* _Supplied entries_
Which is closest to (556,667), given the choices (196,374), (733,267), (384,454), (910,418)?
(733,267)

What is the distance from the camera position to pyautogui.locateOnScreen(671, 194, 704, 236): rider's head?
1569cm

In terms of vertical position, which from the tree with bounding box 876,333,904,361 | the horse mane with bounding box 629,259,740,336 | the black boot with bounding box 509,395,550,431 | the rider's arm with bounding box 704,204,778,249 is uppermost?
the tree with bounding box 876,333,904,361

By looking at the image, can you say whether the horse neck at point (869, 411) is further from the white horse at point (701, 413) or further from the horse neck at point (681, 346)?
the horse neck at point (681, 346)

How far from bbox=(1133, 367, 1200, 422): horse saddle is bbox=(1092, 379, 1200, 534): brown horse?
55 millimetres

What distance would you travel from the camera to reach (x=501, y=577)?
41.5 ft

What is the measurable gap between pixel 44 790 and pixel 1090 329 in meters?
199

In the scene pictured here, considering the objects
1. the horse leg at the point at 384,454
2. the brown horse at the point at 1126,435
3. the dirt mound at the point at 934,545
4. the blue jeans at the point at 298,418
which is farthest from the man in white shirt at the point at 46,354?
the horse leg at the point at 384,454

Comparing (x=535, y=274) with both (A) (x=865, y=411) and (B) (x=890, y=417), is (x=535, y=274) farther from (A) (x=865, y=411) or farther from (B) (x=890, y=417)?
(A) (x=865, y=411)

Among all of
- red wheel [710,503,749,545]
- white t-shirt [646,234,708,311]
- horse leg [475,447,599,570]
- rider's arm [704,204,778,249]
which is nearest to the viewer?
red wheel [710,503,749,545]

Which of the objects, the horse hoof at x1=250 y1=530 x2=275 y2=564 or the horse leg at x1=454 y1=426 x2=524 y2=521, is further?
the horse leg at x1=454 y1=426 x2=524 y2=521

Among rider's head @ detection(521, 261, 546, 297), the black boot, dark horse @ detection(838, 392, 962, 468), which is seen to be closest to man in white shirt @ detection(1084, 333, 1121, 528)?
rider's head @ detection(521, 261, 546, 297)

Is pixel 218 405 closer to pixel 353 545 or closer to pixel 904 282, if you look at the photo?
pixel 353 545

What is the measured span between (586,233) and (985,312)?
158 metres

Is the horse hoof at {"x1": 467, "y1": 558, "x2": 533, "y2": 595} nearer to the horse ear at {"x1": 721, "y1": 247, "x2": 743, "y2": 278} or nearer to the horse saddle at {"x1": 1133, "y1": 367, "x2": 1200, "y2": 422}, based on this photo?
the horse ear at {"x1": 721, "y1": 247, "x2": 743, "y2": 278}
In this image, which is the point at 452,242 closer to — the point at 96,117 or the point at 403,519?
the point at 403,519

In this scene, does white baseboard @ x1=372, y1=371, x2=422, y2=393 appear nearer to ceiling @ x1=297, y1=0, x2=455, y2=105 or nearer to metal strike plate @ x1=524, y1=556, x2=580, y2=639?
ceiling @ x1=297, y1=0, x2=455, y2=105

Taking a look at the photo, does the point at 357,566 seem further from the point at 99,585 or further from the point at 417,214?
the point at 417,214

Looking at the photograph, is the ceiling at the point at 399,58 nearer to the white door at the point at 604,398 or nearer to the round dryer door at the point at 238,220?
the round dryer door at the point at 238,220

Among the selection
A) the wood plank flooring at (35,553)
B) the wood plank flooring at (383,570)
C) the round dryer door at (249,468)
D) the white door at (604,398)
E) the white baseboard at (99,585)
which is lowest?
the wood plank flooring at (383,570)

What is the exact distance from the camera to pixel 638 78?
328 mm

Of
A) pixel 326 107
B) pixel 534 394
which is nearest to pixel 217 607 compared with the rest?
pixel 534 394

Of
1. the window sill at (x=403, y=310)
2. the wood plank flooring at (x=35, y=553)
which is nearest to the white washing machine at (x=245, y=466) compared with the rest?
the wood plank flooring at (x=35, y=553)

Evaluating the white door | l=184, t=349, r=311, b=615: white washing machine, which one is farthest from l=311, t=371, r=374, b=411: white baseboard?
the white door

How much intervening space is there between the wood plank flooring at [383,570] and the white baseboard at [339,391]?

* _Written request_
Nothing should be changed: write out all of the data as is.

* _Written response_
Which is closest to (556,667), given the choices (196,374), (733,267), (384,454), (910,418)?
(733,267)

What is the distance from the camera position to pyautogui.locateOnScreen(671, 194, 704, 236): rider's head?
1569cm

In terms of vertical position, which from the tree with bounding box 876,333,904,361 | the horse mane with bounding box 629,259,740,336 | the black boot with bounding box 509,395,550,431 | the rider's arm with bounding box 704,204,778,249 is uppermost?
the tree with bounding box 876,333,904,361

By looking at the image, can you say whether the horse neck at point (869, 411) is further from the white horse at point (701, 413) or further from the horse neck at point (681, 346)?
the horse neck at point (681, 346)

How far from bbox=(1133, 367, 1200, 422): horse saddle is bbox=(1092, 379, 1200, 534): brown horse?
55 millimetres

What distance would you travel from the camera to reach (x=501, y=577)?
41.5 ft

What is the measurable gap between pixel 44 790 and pixel 1090 329 in meters?
199

In the scene pictured here, considering the objects
1. the horse leg at the point at 384,454
2. the brown horse at the point at 1126,435
3. the dirt mound at the point at 934,545
4. the blue jeans at the point at 298,418
which is farthest from the man in white shirt at the point at 46,354?
the horse leg at the point at 384,454

Comparing (x=535, y=274) with both (A) (x=865, y=411) and (B) (x=890, y=417), is (x=535, y=274) farther from (A) (x=865, y=411) or farther from (B) (x=890, y=417)?
(A) (x=865, y=411)

Among all of
- red wheel [710,503,749,545]
- white t-shirt [646,234,708,311]
- horse leg [475,447,599,570]
- rider's arm [704,204,778,249]
which is nearest to the viewer?
red wheel [710,503,749,545]

Which of the objects, the horse hoof at x1=250 y1=530 x2=275 y2=564 or the horse leg at x1=454 y1=426 x2=524 y2=521, is further?
the horse leg at x1=454 y1=426 x2=524 y2=521

Among rider's head @ detection(521, 261, 546, 297), the black boot, dark horse @ detection(838, 392, 962, 468), which is seen to be closest to man in white shirt @ detection(1084, 333, 1121, 528)?
rider's head @ detection(521, 261, 546, 297)

Is pixel 218 405 closer to pixel 353 545 or closer to pixel 904 282, if you look at the photo?
pixel 353 545

What is the measured span between (586,233) and (985,312)?
158 metres

Is the horse hoof at {"x1": 467, "y1": 558, "x2": 533, "y2": 595} nearer to the horse ear at {"x1": 721, "y1": 247, "x2": 743, "y2": 278} or nearer to the horse saddle at {"x1": 1133, "y1": 367, "x2": 1200, "y2": 422}, based on this photo?
the horse ear at {"x1": 721, "y1": 247, "x2": 743, "y2": 278}
In this image, which is the point at 452,242 closer to — the point at 96,117 or the point at 403,519?
the point at 403,519

In this scene, does white baseboard @ x1=372, y1=371, x2=422, y2=393 appear nearer to ceiling @ x1=297, y1=0, x2=455, y2=105 or nearer to metal strike plate @ x1=524, y1=556, x2=580, y2=639?
ceiling @ x1=297, y1=0, x2=455, y2=105

Taking a look at the photo, does the point at 357,566 seem further from the point at 99,585 or further from the point at 417,214?
the point at 417,214

Looking at the photograph, is the ceiling at the point at 399,58 nearer to the white door at the point at 604,398 or nearer to the round dryer door at the point at 238,220?
the round dryer door at the point at 238,220

Among the selection
A) the wood plank flooring at (35,553)
B) the wood plank flooring at (383,570)
C) the round dryer door at (249,468)
D) the white door at (604,398)
E) the white baseboard at (99,585)
which is lowest?
the wood plank flooring at (383,570)

What is the exact distance from the camera to pixel 638 78?
328 mm

Of
A) pixel 326 107
B) pixel 534 394
which is nearest to pixel 217 607 compared with the rest?
pixel 534 394

Of
1. the window sill at (x=403, y=310)
2. the wood plank flooring at (x=35, y=553)
which is nearest to the white washing machine at (x=245, y=466) compared with the rest?
the wood plank flooring at (x=35, y=553)

Evaluating the white door | l=184, t=349, r=311, b=615: white washing machine, which one is farthest from l=311, t=371, r=374, b=411: white baseboard?
the white door

How much intervening space is there between the wood plank flooring at [383,570] and the white baseboard at [339,391]?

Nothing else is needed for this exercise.